Gerçi umûr-u uhreviyede hırs ve kanaatsizlik bir cihette makbuldür fakat mesleğimizde ve hizmetimizde –bazı arızalar ile– inkisar-ı hayal cihetiyle, şükür yerine, meyusiyetle şekva etmeye sebep olur belki de hizmetten vazgeçer. Onun için mesleğimizde kanaat, daima şükrü ve metaneti ve sebatı netice verdiği için ihlas dairesinde, hizmet noktasında çok hırs ve kanaatsizlik gösterdiğimiz halde, neticelerine ve semeratına karşı kanaatle mükellefiz.

Mesela, Risale-i Nur hizmetiyle Isparta ve civarında binler ehl-i imana fevkalâde kuvvet-i imaniyeyi temin etmek olan bu netice, bizim fevkalâde hizmetimize kâfidir. On kutub derecesinde biri çıksa bin adamı derece-i velayete sevk etse yine bu neticeyi aşağıya düşürtmez. Nur’un hakiki şakirdleri, bu gibi neticelere kanaat ediyorlar. O büyük kutbun müridlerinin kanaat-i kalbiyelerini temin eden üstadlarının fevkalâde makamı ve meselelerde hükümleri yerine, Risale-i Nur’un sarsılmaz hüccetleri –o müridlerinin kanaatlerinden çok ziyade– şakirdlerine kanaat verdiği gibi; bu halet ve itikad başkasına da sirayet eder, menfaat verir. O müridlerin kanaati ise hususi ve şahsî kalır.

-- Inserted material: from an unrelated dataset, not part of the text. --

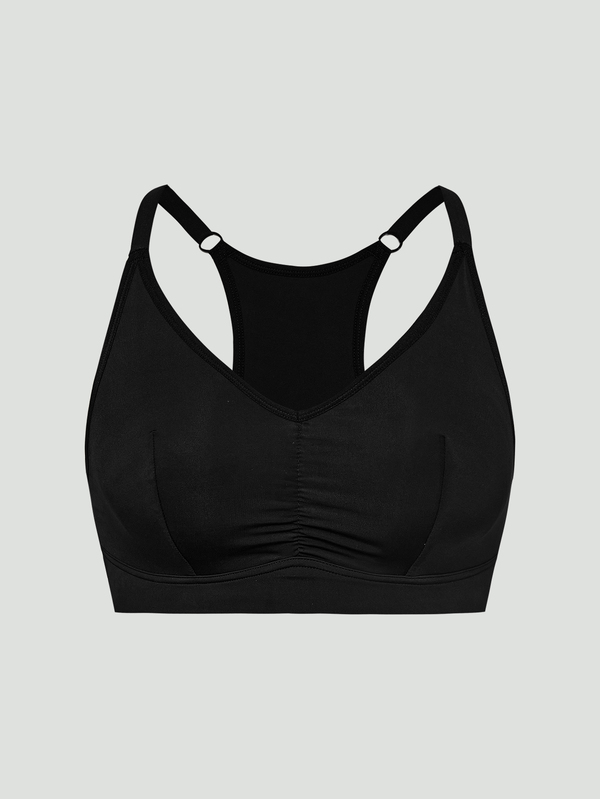 SHAPORA Women's Best-Selling Fashionable Comfortable Minimalist Solid Color High-Value High-Quality Plus Size Bra 1pc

Hattâ ilm-i mantıkta “kaziye-i makbule” tabir ettikleri, yani büyük zatların delilsiz sözlerini kabul etmektir, mantıkça yakîn ve kat’iyeti ifade etmiyor belki zann-ı galiple kanaat verir. İlm-i mantıkta bürhan-ı yakînî, hüsn-ü zanna ve makbul şahıslara bakmıyor, cerh edilmez delile bakar ki bütün Risale-i Nur hüccetleri, bu bürhan-ı yakînî kısmındandır.

Çünkü ehl-i velayetin amel ve ibadet ve sülûk ve riyazetle gördüğü hakikatler ve perdeler arkasında müşahede ettikleri hakaik-i imaniye, aynen onlar gibi Risale-i Nur ibadet yerinde, ilim içinde hakikate bir yol açmış; sülûk ve evrad yerinde, mantıkî bürhanlarla ilmî hüccetler içinde hakikatü’l-hakaike yol açmış ve ilm-i tasavvuf ve tarîkat yerinde, doğrudan doğruya ilm-i kelâm içinde ve ilm-i akide ve usûlü’d-din içinde bir velayet-i kübra yolunu açmış ki bu asrın hakikat ve tarîkat cereyanlarına galebe çalan felsefî dalaletlere galebe ediyor, meydandadır.

Teşbihte hata olmasın, nasıl ki Kur’an’ın gayet kuvvetli ve mantıkî hakikati, sair dinleri felsefe-i tabiiyenin savletinden ve galebesinden kurtarıp onlara bir nokta-i istinad oldu; taklidî ve aklın haricindeki usûllerini de bir derece muhafaza etti.